**Excerto da página:**

....

Apesar de os riscos decorrentes desta crise terem tido uma resposta rápida por parte das autoridades nacionais e internacionais, é preciso estar atento às vulnerabilidades que advêm quer da evolução e controle sanitário, quer da recuperação económica. Ou seja, tudo é ainda incerto, mas os bancos são um dos sectores que serão afetados, nomeadamente pelo aumento do crédito malparado e da exposição a dívida pública.

O relatório sublinha que os bancos têm almofadas de capital para fazer face a esta crise e que as autoridades europeias também estão a atuar no sentido de aliviar exigências, nomeadamente o Banco Central Europeu (BCE).

....

**Informação registada:**

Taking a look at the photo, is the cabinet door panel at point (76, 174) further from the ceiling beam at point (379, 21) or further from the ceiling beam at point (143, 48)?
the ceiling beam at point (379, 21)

....

**Tarefa:** De acordo com o excerto da página, por que motivo os bancos estão entre os sectores que serão afetados pela crise? Responda com uma a três frases.

**Tarefa concluída:** Os bancos serão afetados sobretudo pelo aumento do crédito malparado e pela exposição a dívida pública.